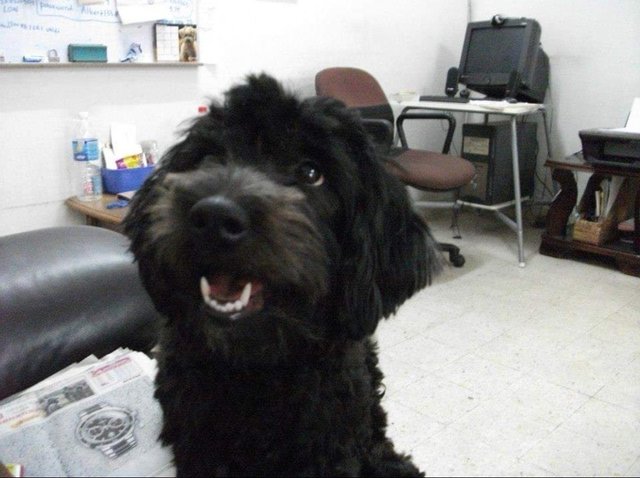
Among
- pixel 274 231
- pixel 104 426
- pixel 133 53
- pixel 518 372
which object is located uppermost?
pixel 133 53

※

**GIVEN INSTRUCTION**
Add 38 to each coordinate in the answers and write out every line of the listing again, leaving the pictures out and keeping all other lines unchanged.

**FINAL RESULT**
Among
- pixel 274 231
- pixel 104 426
- pixel 133 53
- pixel 518 372
which object is located uppermost?
pixel 171 91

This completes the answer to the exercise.